─── Material shown ───
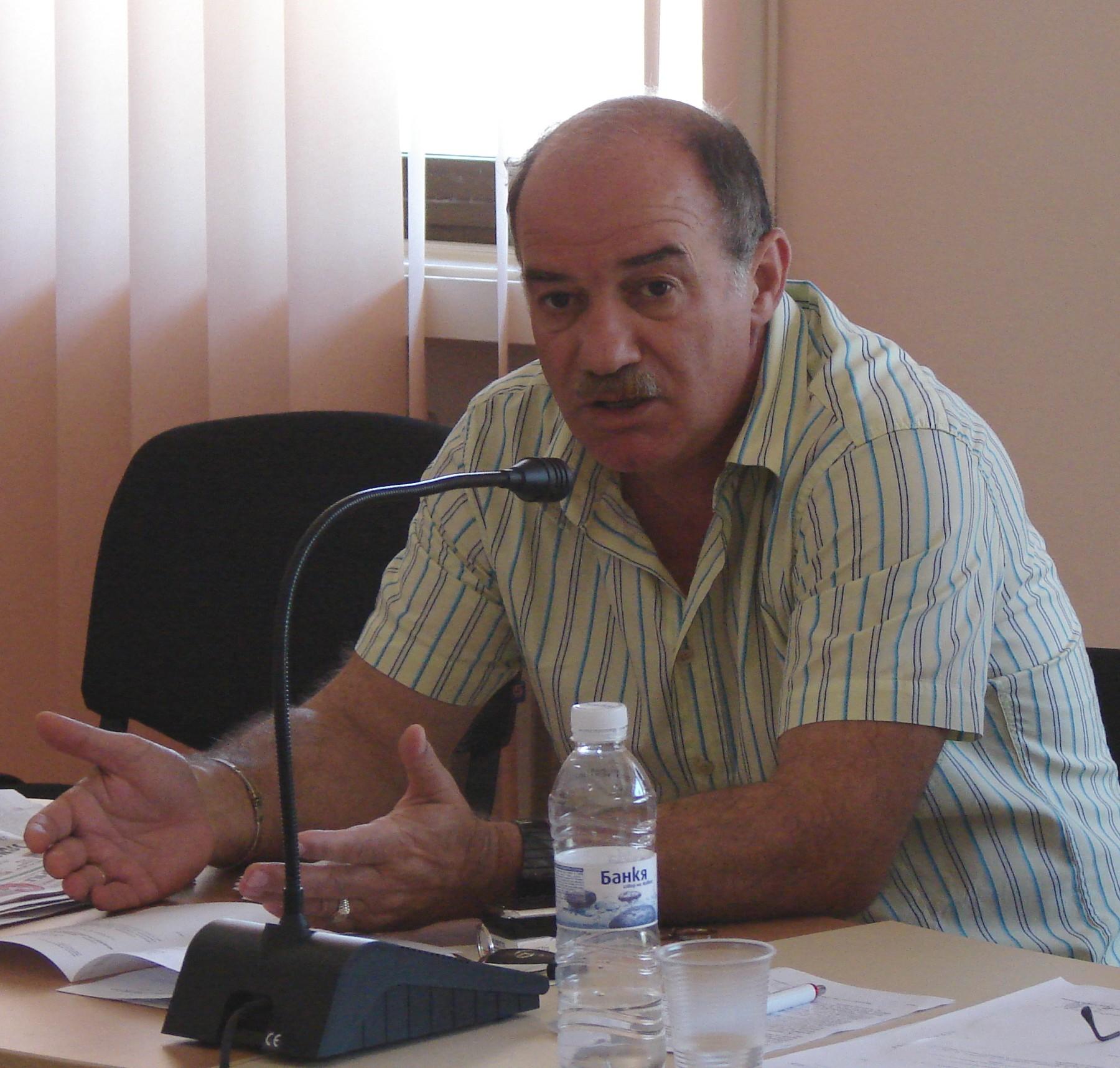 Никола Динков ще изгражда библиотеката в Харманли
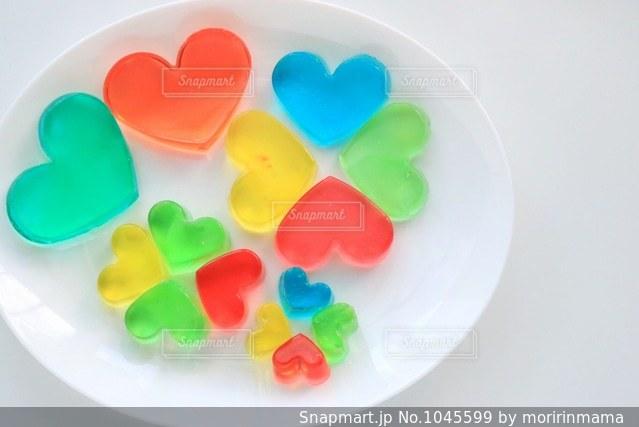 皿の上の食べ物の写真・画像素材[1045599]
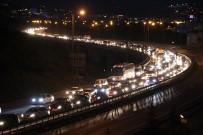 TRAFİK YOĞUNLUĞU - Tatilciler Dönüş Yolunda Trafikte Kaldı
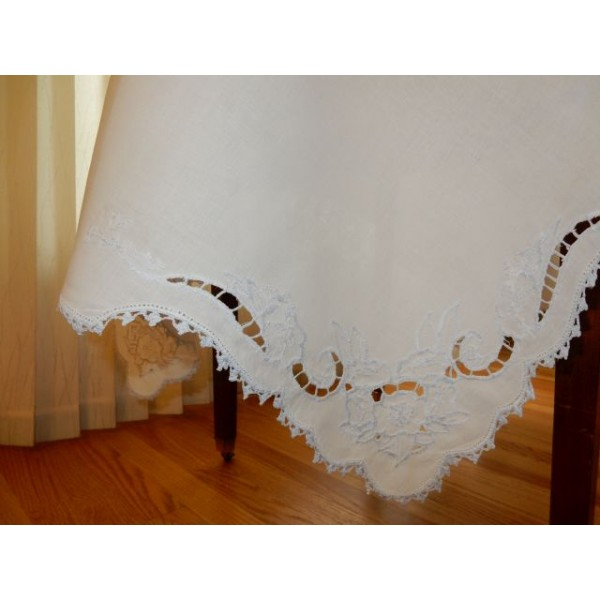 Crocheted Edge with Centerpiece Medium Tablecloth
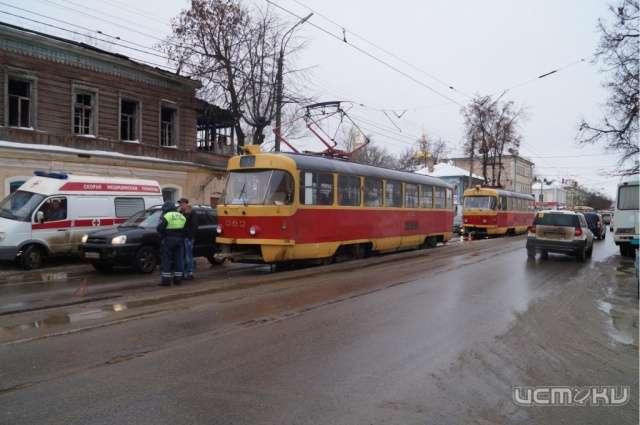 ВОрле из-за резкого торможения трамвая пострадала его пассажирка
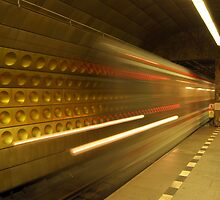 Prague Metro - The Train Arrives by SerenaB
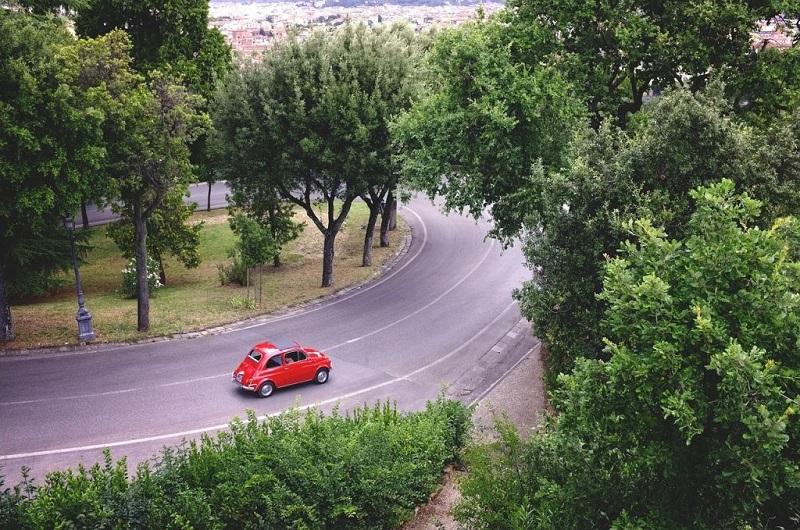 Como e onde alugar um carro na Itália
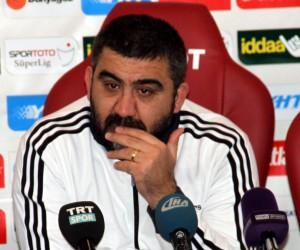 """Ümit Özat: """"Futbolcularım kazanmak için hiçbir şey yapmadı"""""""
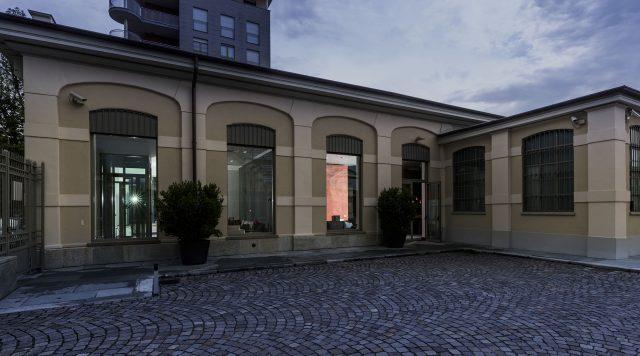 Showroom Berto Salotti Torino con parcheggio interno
───
─── Material shown ───
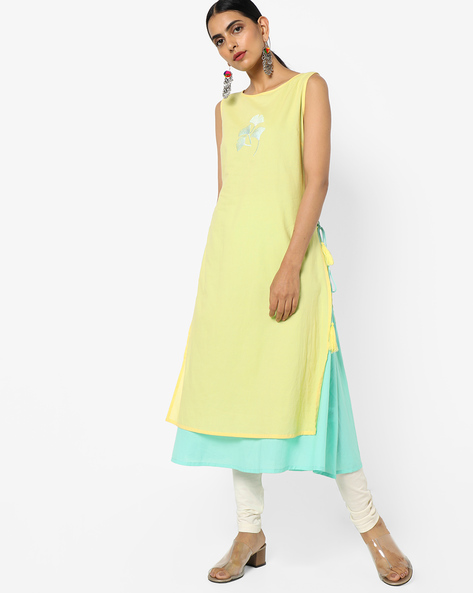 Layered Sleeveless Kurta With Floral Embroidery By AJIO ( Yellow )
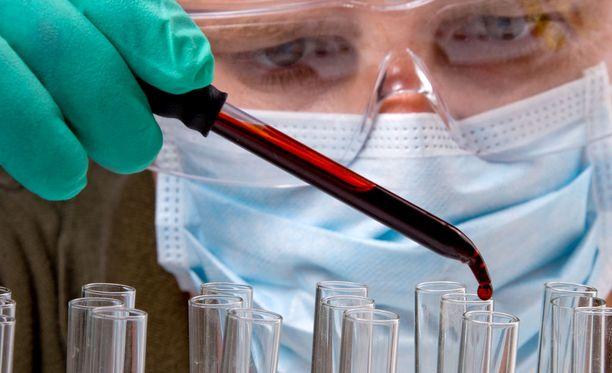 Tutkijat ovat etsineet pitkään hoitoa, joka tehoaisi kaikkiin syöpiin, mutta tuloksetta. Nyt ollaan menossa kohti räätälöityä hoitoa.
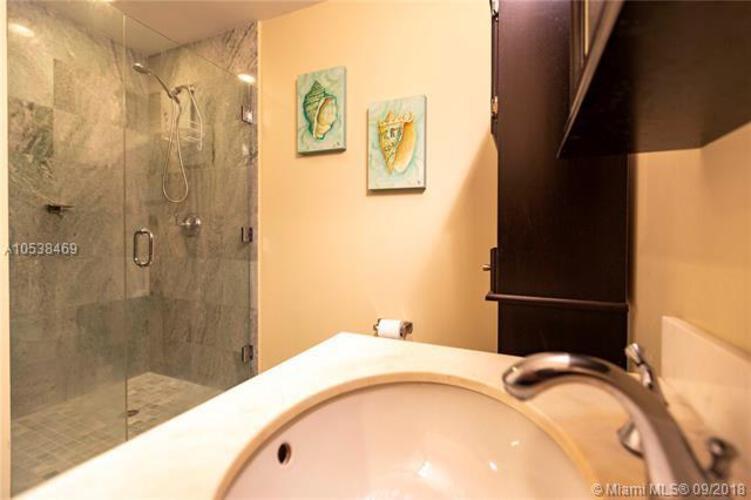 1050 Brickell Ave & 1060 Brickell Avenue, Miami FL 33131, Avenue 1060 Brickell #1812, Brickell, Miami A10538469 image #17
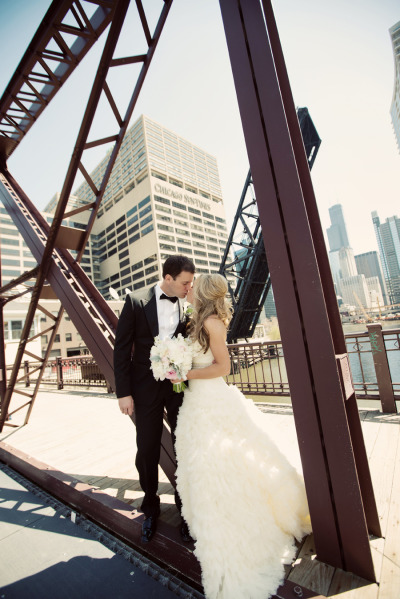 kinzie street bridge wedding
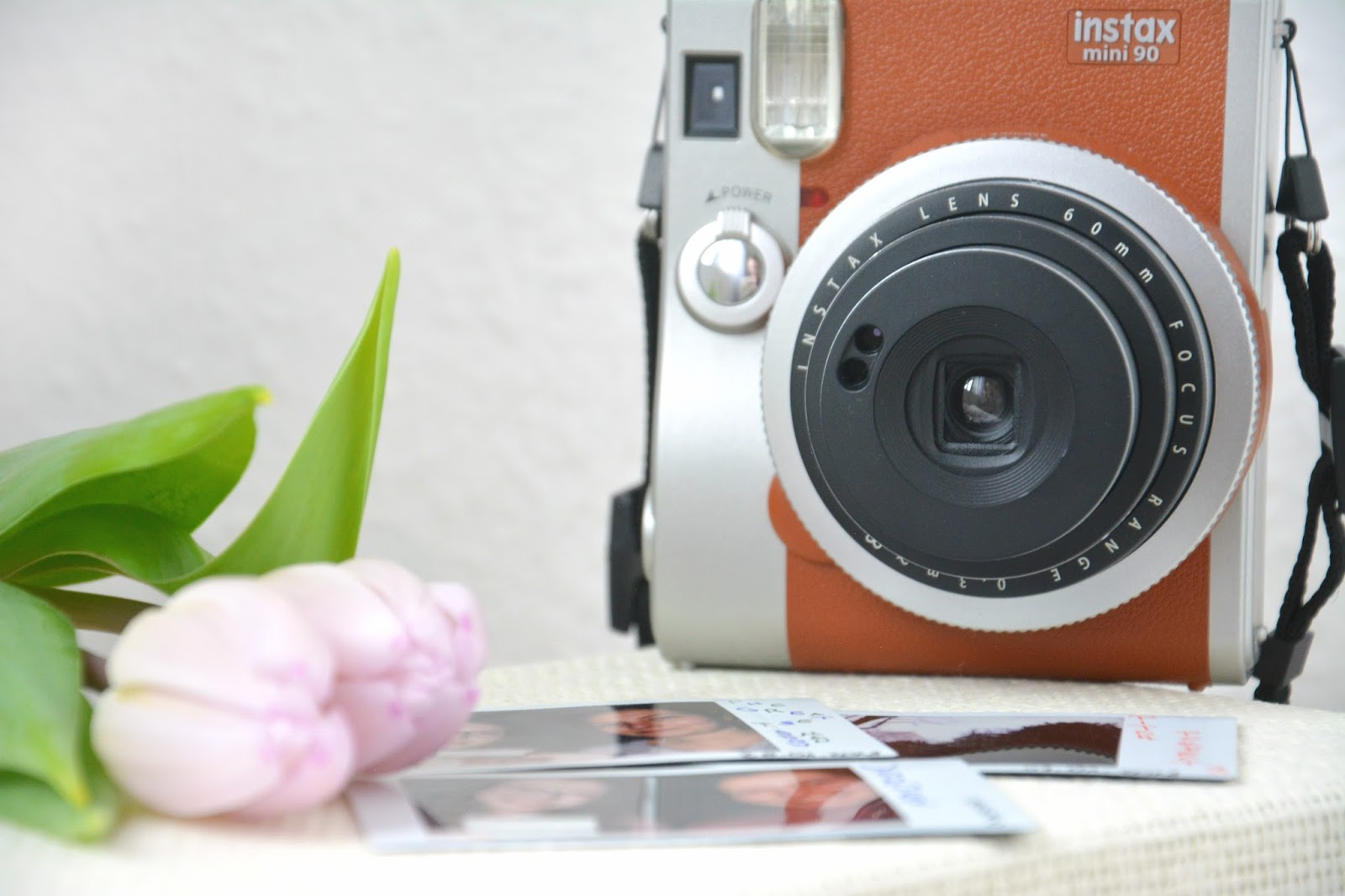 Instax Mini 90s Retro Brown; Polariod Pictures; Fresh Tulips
───
→ **Task to carry out**
Looking above, find the stretch of lines that opens with the one holding "Никола Динков ще" and closes with the one holding "Showroom Berto Salotti". Copy it exactly, pictures excluded.

→ **Expected answer**
 Никола Динков ще изгражда библиотеката в Харманли
 皿の上の食べ物の写真・画像素材[1045599]
 TRAFİK YOĞUNLUĞU - Tatilciler Dönüş Yolunda Trafikte Kaldı
 Crocheted Edge with Centerpiece Medium Tablecloth
 ВОрле из-за резкого торможения трамвая пострадала его пассажирка
 Prague Metro - The Train Arrives by SerenaB
 Como e onde alugar um carro na Itália
 """Ümit Özat: """"Futbolcularım kazanmak için hiçbir şey yapmadı"""""""
 Showroom Berto Salotti Torino con parcheggio interno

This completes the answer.